Gestern morgen habe ich ob solcher Schusseligkeit mit dem Fundamt unserer Gemeindeverwaltung telefoniert. Schließlich hatten die letztes Mal meine Sommerjacke. Dieses Mal hatte ich allerdings Pech mit meiner Anfrage – die Blümchen-Tasche war nicht vorort. Freundlich verwies man mich jedoch an die örtliche Sporthalle. Bei meiner Suche durch drei große, blaue Plastiksäcke fand ich die Blümchen-Tasche nicht. Wohl aber eine Mütze und eine Hose vom Sprössling und einen Schal. Immerhin. Auch wenn das Zeug peinlicherweise niemand vermisst hatte.

Zu Gast bei Ludolfs

In Zeiten, in denen jeder nur noch Themen-Abende auf Arte guckt und Mc-Donalds meidet, sollte man mit Outings vorsichtig sein. Trotzdem wage ich jetzt eines. Ich mag nicht nur Burger, sondern schaue mir liebend gerne auf dem vermeintlichen Männer-Fernsehsender („Weil Männer keine Frauen sind“) Auto-Sendungen an. Beiträge, in denen total verrostete, schrottreife Saabs zu blitzenden Schönheiten „getunt“ werden. Sendungen, in denen eine hübsche Mechaniker-Braut einem alten Porsche neues Leben einhaucht. Sendungen, in denen meine geliebten Sciroccos gepflegt und gewienert werden, so dass ich mir wünsche, meinen eigenen Scala dort mal abgeben zu können. Mittlerweile habe ich meinen Sohn mit diesem Fieber schon angesteckt: „Maaaama, schauen wir heute wieder den Autokanal?“ Und wenn ich mir’s recht überlege, bin ich mir sicher, dass Scirocco-Tuner nicht schädlicher für die Entwicklung eines Kleinkinds sind als vieles, was einem auf den so genannten Kindersendern über den Weg kommt. Angefangen bei dieser vielen Werbung.

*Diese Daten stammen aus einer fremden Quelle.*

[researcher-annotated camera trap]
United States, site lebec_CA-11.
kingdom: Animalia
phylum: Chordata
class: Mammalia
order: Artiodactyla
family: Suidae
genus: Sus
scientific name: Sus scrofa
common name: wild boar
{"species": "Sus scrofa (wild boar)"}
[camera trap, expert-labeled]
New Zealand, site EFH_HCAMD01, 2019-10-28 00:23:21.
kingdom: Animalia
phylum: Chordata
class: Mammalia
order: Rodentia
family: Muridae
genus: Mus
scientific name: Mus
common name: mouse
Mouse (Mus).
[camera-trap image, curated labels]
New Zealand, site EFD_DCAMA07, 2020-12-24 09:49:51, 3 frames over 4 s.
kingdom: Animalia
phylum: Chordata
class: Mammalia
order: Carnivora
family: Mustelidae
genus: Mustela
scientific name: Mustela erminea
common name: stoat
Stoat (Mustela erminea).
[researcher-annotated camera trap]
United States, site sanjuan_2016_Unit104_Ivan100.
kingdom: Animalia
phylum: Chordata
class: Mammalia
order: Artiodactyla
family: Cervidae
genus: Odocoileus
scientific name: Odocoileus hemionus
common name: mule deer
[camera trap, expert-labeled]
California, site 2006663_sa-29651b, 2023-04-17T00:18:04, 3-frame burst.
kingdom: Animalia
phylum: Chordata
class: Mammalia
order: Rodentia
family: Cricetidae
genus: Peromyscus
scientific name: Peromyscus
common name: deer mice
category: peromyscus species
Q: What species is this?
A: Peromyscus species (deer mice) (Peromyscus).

Besonderes Herzblut liegt mir an den Ludolfs, jenen vier Brüdern, die einen Schrottplatz von ihren Eltern vererbt bekommen haben. Peter (so heißt mein Kind, aber nicht wegen Ludolfs), Manni, Günter und Uwe haben es mir angetan. Egal ob sie alte Opel-Ersatzteile verticken, einen Capri umbauen, Vergaser herausmontieren oder einfach nur schweigend am Telefon sitzen. Ich finde es klasse, wie man in einem für den Laien so unübersichtlich wirkenden Ersatzteil-Lager den Überblick behalten kann. Ich liebe es, wenn im Hause Ludolf gekocht wird. Ich finde es schön nostalgisch, dass die Rezepte der Omma dort bis heute ihre Gültigkeit besitzen. Außerdem mag ich die vier kauzigen Brüder wirklich gern – auch wenn sie mich nicht zum Essen einladen müssten. Die Ludolfs gehen ab Mittwoch, 9. September, wieder auf Sendung.